(re)cadrages

Heroes pointés

Après une première saison qui l’avait propulsé dans l’Olympe cathodique des séries TV les plus encensées, Heroes avait largement dévoilé ses failles en saisons 2.

La série s’est presque honteusement rattrapée aux branches de la fameuse grève des scénaristes de l’an dernier pour tenter (vainement) de justifier cette suite aux arrières goûts de pétard mouillé. Alors que la saison 1 avait passionné par son rythme, ses intrigues et révélations savamment distillées, la saison 2 nous avait offert un début poussif, brouillon, parsemé d’une foule de nouveaux personnages assez inintéressants alors que, parallèlement, les héros déjà connus devenait, pour la plupart, des caricatures d’eux-mêmes qui finissait par nous taper sur le système.

La grève des scénaristes aura au moins eu ça de bon qu’elle a finalement obligé les producteurs à se remuer et à abandonner les digressions pour tenter de se concentrer sur l’intrigue centrale.

Le bilan de cette seconde saison a pourtant été sanglant pour tous ceux qui se prenaient pour les nouveaux Spielberg de la série télé : les fans de la première heure n’ont pas suivi et se sont même permis de relayer leur mécontentement sur le Net.

Le « Season Premiere » de cette 3e saison était donc d’avance un grand objet de curiosité pour votre blonde préférée et c’est avec un grand intérêt que j’ai regardé ce double épisode de 2 heures qui annonçait le grand retour de Heroes.

Mon premier bilan est assez sévère et, ce, sur un point bête, mais fondamental.

Une chose saute littéralement aux yeux.

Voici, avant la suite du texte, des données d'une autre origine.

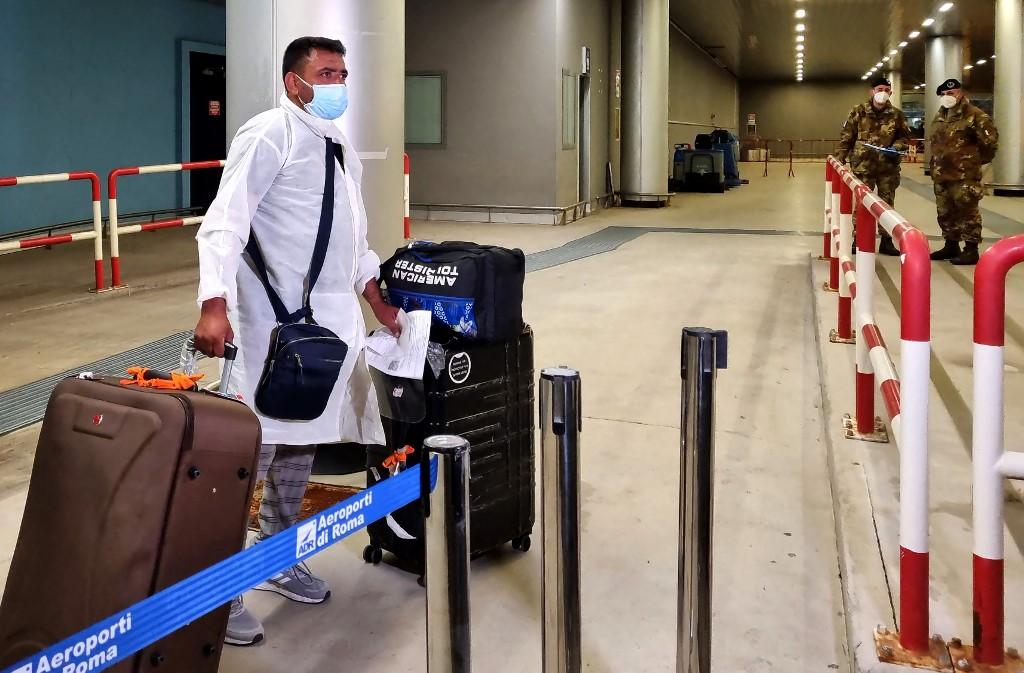 Một hành khách trên chuyến bay từ Ấn Độ tới sân bay Fiumicino ở Rome, Italy, hôm 29/4. Ảnh: AFP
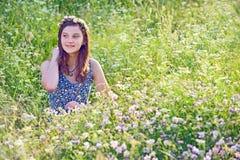Muchacha al aire libre que disfruta de la naturaleza Foto de archivo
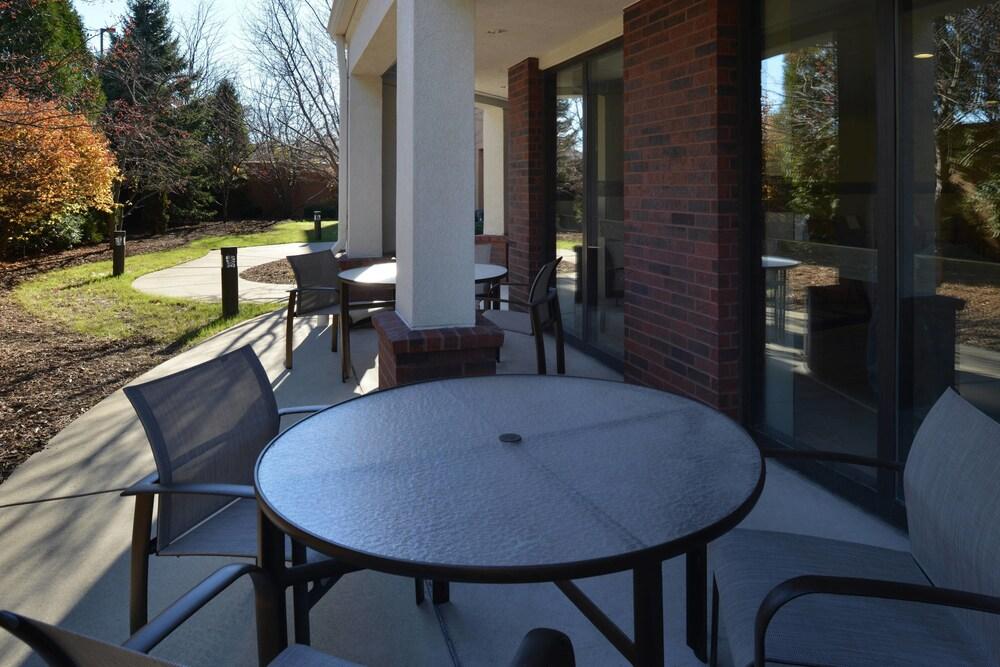 Gallery image of Courtyard by Marriott Milwaukee Brown Deer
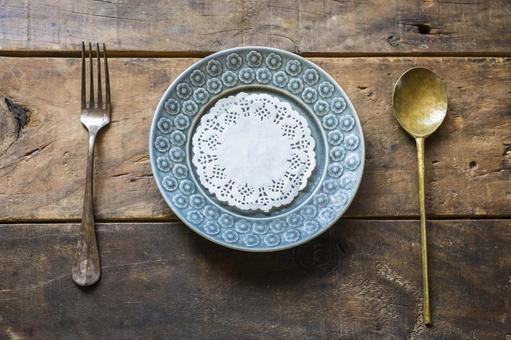 木桌_斯堪的納維亞餐具_餐具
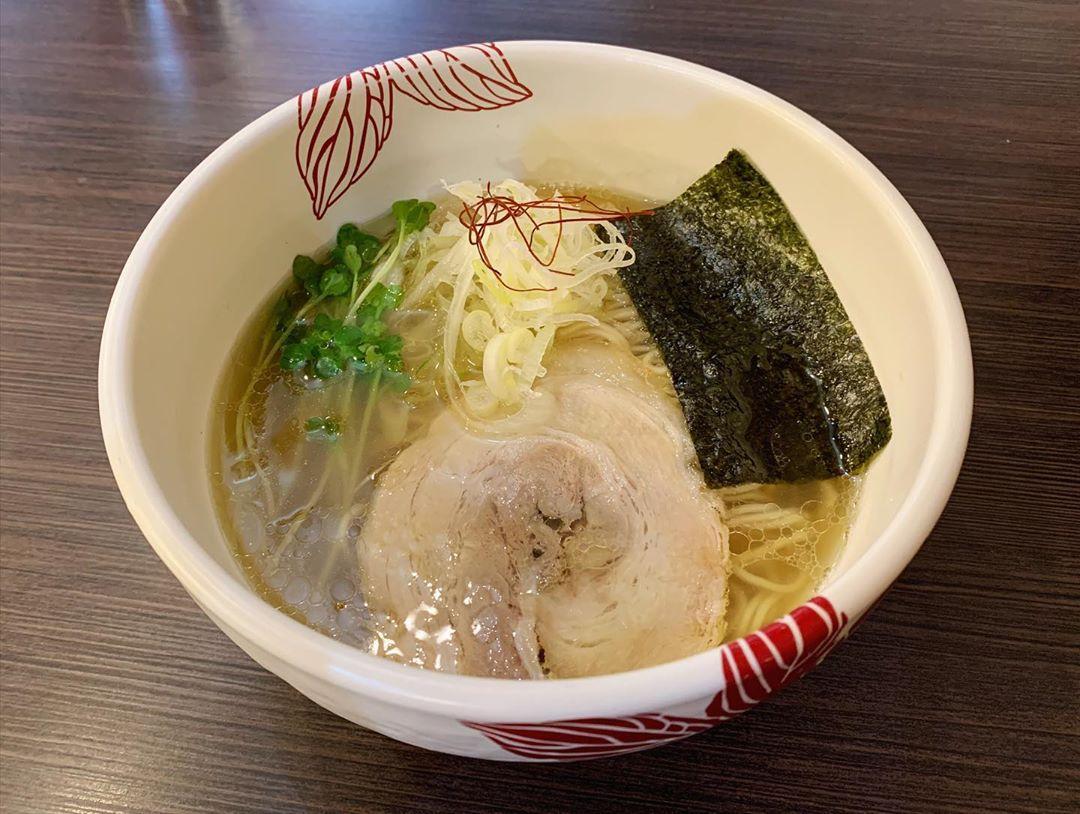 【麺処 あす花】貝出汁白醤油らーめん (東京都千代田区西神田) 第1551回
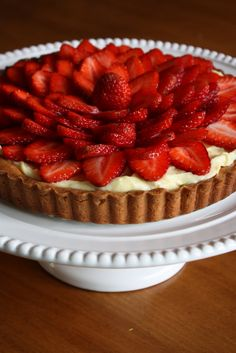 You searched for fresh strawberry tart - Lulu the Baker Just Desserts, Delicious Desserts, Dessert Recipes, Yummy Food, Yummy Treats, Sweet Treats, Mini Fruit Pizzas, Homemade Pastries, Strawberry Tart
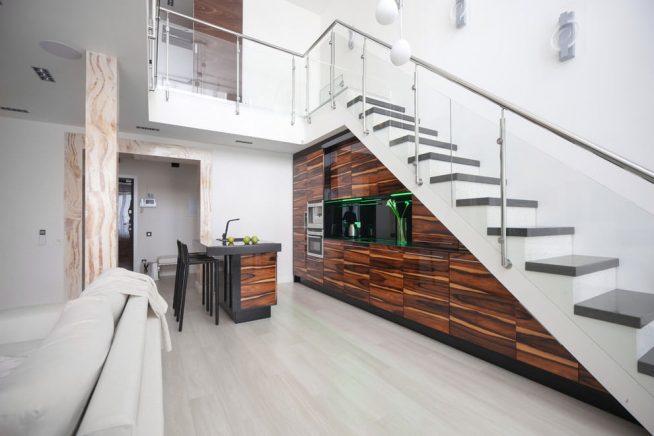 Кухонный гарнитур под лестницей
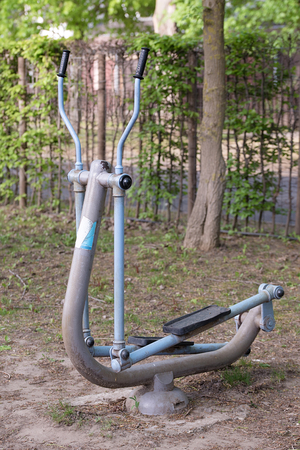 el�ptico: Old iron elliptical trainer in the park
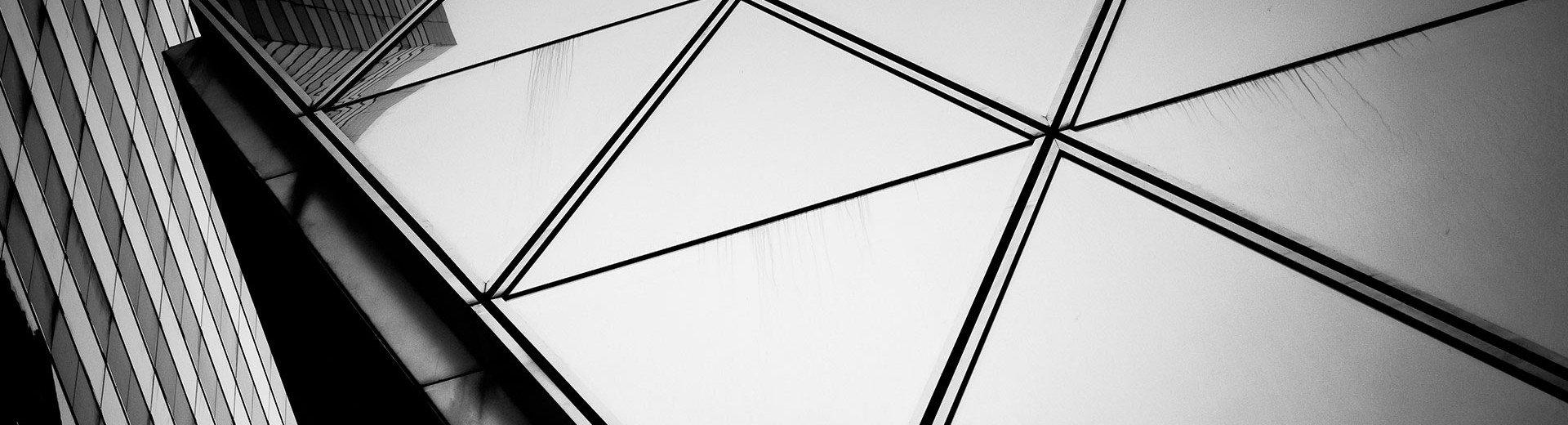Okładka artykułu Znaczenie i odbiór barwy czarnej — Kolory w projektowaniu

Les producteurs et créateurs de la série ont un peu trop traînés sur les forums dédiés à leur bébé et se sont gentiment astreint à tenter de contenter les fans pour faire remonter l’audimat.

Les deux questions majeures des « heroes addicts », à savoir « qu’est-ce que Sylar fait aux cerveaux et est-ce qu’il les mange ? » et « quel est le don de Mama Pitrelli », trouvent, comme par miracle, une réponse dès la première heure de cette nouvelle saison.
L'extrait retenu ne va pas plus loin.